Planet Hollywood International Inc.
- Type: Private
- Industry: Hospitality
- Genre: Celebrity
- Founded: October 22, 1991; 34 years ago in New York City, New York, US
- Founders: Keith Barish Robert Earl
- Headquarters: Orlando, Florida, U.S.
- Number of locations: 3 (2025)
- Services: Restaurant; retail; hotel; casino;
- Owner: Robert Earl
- Parent: Earl Enterprises
- Subsidiaries: Planet Hollywood Resorts International, LLC
- Website: www.planethollywood.com

= Planet Hollywood =

North American company of theme restaurants inspired by North American cinema

Planet Hollywood International Inc. (stylized as planet Hollywood, planet Hollywood observatory and ph) is a themed restaurant chain inspired by the popular portrayal of Hollywood.

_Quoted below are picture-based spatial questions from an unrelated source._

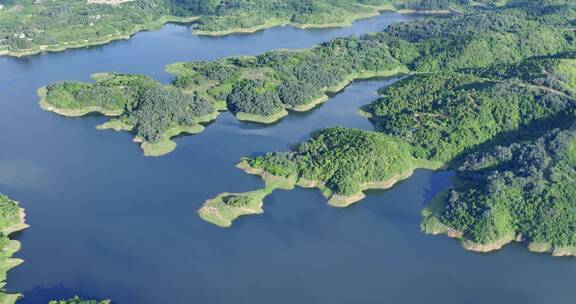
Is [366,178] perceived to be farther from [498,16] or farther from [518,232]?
[498,16]

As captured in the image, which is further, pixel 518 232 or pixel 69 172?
pixel 69 172

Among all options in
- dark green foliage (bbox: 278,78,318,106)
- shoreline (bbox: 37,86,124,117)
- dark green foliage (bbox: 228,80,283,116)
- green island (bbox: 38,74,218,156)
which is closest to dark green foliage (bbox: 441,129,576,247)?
dark green foliage (bbox: 278,78,318,106)

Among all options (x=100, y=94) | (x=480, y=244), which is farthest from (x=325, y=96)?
(x=480, y=244)

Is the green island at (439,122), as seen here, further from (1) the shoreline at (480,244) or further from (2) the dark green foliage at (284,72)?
(2) the dark green foliage at (284,72)

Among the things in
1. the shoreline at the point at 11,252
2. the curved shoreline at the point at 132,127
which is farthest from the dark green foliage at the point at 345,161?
the shoreline at the point at 11,252

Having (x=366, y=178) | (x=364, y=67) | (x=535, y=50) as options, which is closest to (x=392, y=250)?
(x=366, y=178)

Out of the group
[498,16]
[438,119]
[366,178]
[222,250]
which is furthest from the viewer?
[498,16]
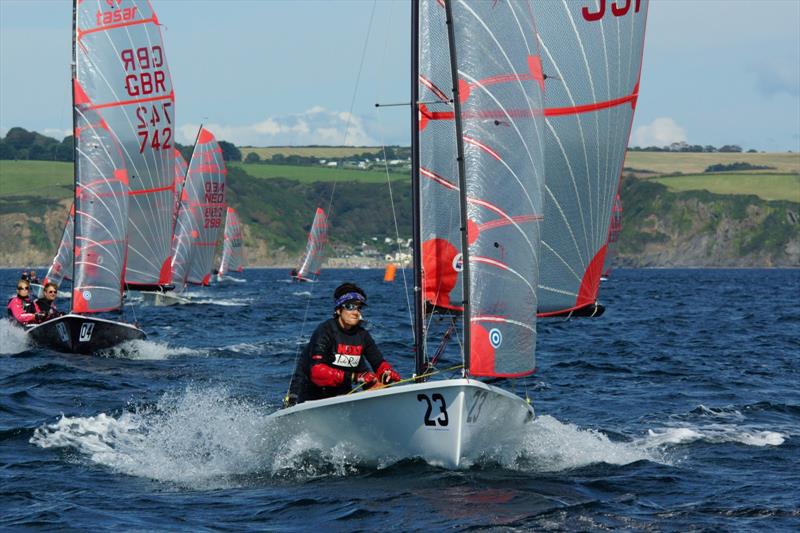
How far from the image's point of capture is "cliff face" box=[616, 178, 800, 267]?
550ft

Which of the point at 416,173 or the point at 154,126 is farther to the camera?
the point at 154,126

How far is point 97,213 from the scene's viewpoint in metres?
28.0

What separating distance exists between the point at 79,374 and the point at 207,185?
35986mm

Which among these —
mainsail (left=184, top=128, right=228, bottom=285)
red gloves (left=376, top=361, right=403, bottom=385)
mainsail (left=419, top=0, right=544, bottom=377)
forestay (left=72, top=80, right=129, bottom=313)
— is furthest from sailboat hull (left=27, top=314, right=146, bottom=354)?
mainsail (left=184, top=128, right=228, bottom=285)

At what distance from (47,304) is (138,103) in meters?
7.07

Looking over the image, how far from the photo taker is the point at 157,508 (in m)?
11.3

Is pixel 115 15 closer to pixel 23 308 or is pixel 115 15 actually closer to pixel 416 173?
pixel 23 308

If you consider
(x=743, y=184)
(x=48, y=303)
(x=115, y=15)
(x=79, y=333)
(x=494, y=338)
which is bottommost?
(x=79, y=333)

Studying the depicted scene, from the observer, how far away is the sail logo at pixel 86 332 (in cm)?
2525

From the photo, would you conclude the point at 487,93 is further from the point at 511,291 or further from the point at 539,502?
the point at 539,502

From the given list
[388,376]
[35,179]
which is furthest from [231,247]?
[35,179]

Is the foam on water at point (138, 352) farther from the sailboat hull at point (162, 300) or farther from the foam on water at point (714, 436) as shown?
the sailboat hull at point (162, 300)

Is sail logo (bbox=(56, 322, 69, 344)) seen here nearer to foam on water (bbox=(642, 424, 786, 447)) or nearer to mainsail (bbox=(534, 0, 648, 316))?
mainsail (bbox=(534, 0, 648, 316))

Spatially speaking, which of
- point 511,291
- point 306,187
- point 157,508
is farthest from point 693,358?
point 306,187
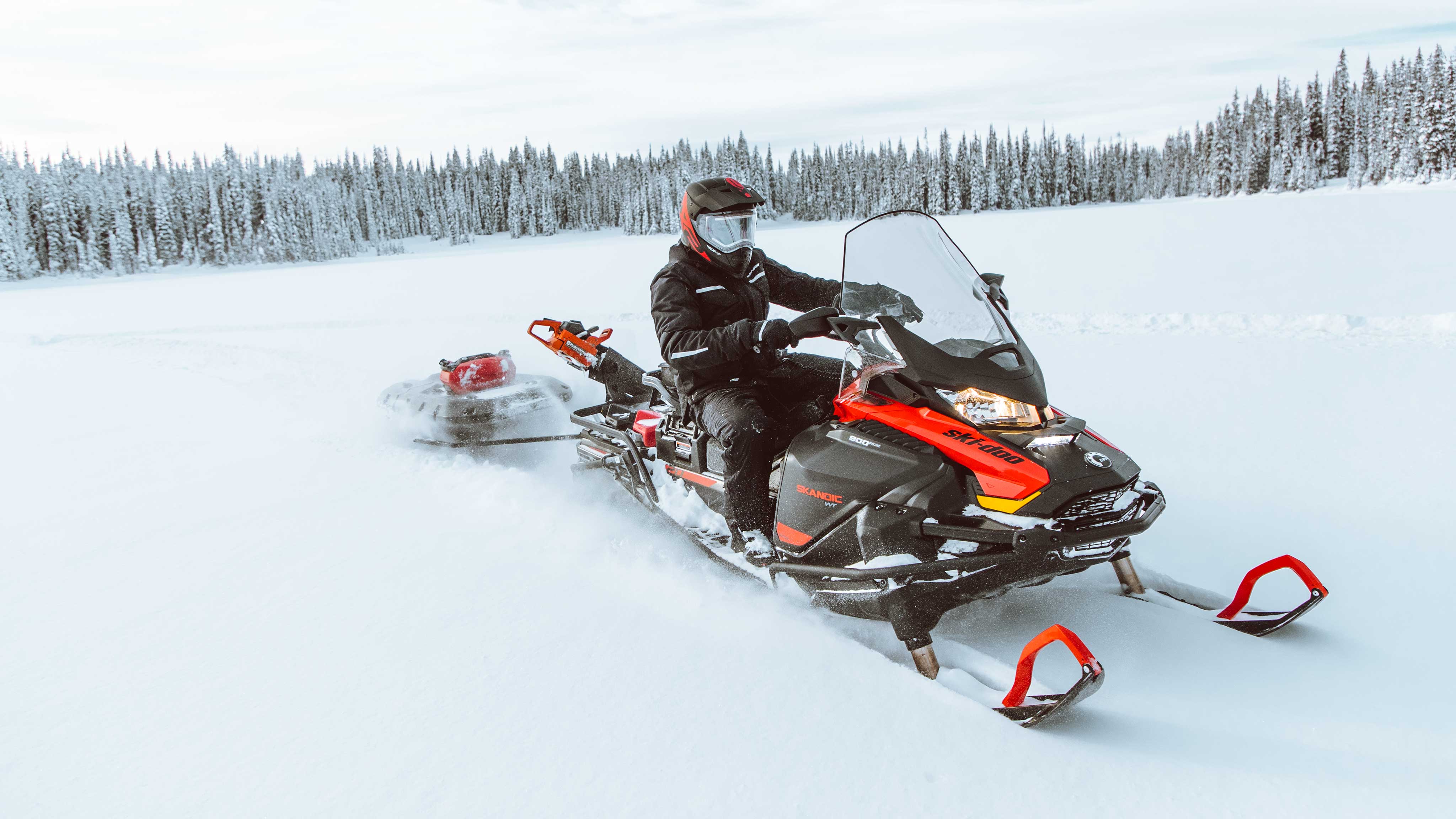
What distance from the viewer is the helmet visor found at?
3.44m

The company is owned by Earl Enterprises Corporation, which was founded by Robert Earl.

It was launched in New York City on October 22, 1991, with the backing of Hollywood stars Sylvester Stallone, Bruce Willis, Demi Moore, and Arnold Schwarzenegger. The recruited actors were paid for their appearances and endorsements through an employee stock ownership plan. Further celebrity endorsement included actors Whoopi Goldberg, Jean-Claude Van Damme, Don Johnson, Cindy Crawford, Melanie Griffith, Tom Arnold, Wesley Snipes, and Danny Glover; director John Hughes; and comedian Roseanne Barr.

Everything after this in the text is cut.